The greatest impediment to our life and our good is our inability to hear properly. Poor hearing is a death sentence for us. God makes it clear in his announcement to the Israelites gathered on the verge of entering the land their Lord had promised to them. Their God delivers the consequence of poor hearing, “You shall surely perish!” (vs. 17) Our first human parents, Adam and Eve, received this admonition as well, “In the day you eat of it, you shall surely die!” (Ge. 2:17). All it took for them to evidence poor hearing was the sound of the serpent’s voice in their ears.

Poor hearing afflicted God’s people as they entered the Promised Land. Even though the Lord had spoken to Joshua concerning the fate of all the practitioners of foreign gods, Joshua didn’t hear properly and allowed some of them to survive. Consequently, God’s people didn’t enjoy life and goodness in the Promised Land but endured many repetitive cycles of falling away to worship other gods, punishment, repentance, and restoration—all chronicled in the book of Judges. Many places in the Old Testament relate the poor hearing of God’s people (cf. Dt. 29:4; Is. 6:9-10; Is. 29:10). Some of those passages even lay responsibility for the people’s poor hearing on God himself (Is. 29:10).
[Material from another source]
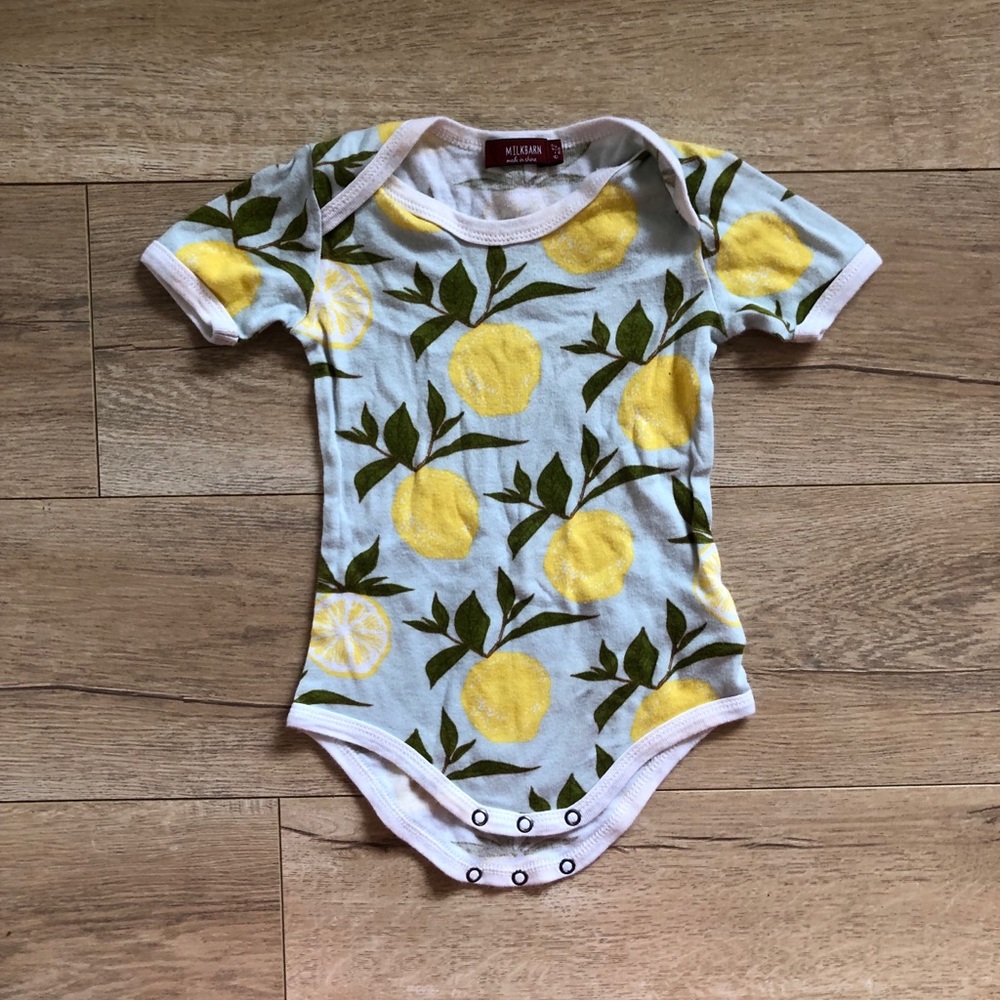 Milkbarn Citrus Onesie 6-12 Months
Jesus prays many, many times for those that have ears so that they will hear (“He who has ears to hear, let him hear” Mt. 11:15). The book of Revelation also contains numerous such references, e.g., Rev. 13:9. The Apostle Paul establishes the connection between hearing and believing as he writes so eloquently “So faith comes from hearing, and hearing through the word of Christ” (Ro. 10:17). The Lutheran Augsburg Confession, Art. V makes clear that hearing is the chief aspect of the instruments used by the Holy Spirit to work faith.

The chief word for “obey” in both Greek and Hebrew is a derivative of their word for “hear.” To hear properly—that is, to hear God’s Word and receive the faith worked by the Holy Spirit—overcomes your poor hearing and delivers you into being the new creature in Christ (2 Cor. 5:17). As the new creature, you hear and obedience springs forth spontaneously. In that spontaneity, you enjoy both life and goodness.
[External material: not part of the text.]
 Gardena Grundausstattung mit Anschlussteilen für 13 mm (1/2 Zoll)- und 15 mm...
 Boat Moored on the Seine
Table Talk: Discuss why faith must be the first result of proper hearing rather than obedience.
Pray: Heavenly Father, let me hear your Word aright that I might believe in my Lord Jesus and enjoy life in him. Amen

Deuteronomy 30:15-20 English Standard Version

15 See, I have set before you today life and good, death and evil. 16 If you obey the commandments of the Lord your God that I command you today, by loving the Lord your God, by walking in his ways, and by keeping his commandments and his statutes and his rules, then you shall live and multiply, and the Lord your God will bless you in the land that you are entering to take possession of it. 17 But if your heart turns away, and you will not hear, but are drawn away to worship other gods and serve them, 18 I declare to you today, that you shall surely perish. You shall not live long in the land that you are going over the Jordan to enter and possess. 19 I call heaven and earth to witness against you today, that I have set before you life and death, blessing and curse. Therefore choose life, that you and your offspring may live, 20 loving the Lord your God, obeying his voice and holding fast to him, for he is your life and length of days, that you may dwell in the land that the Lord swore to your fathers, to Abraham, to Isaac, and to Jacob, to give them.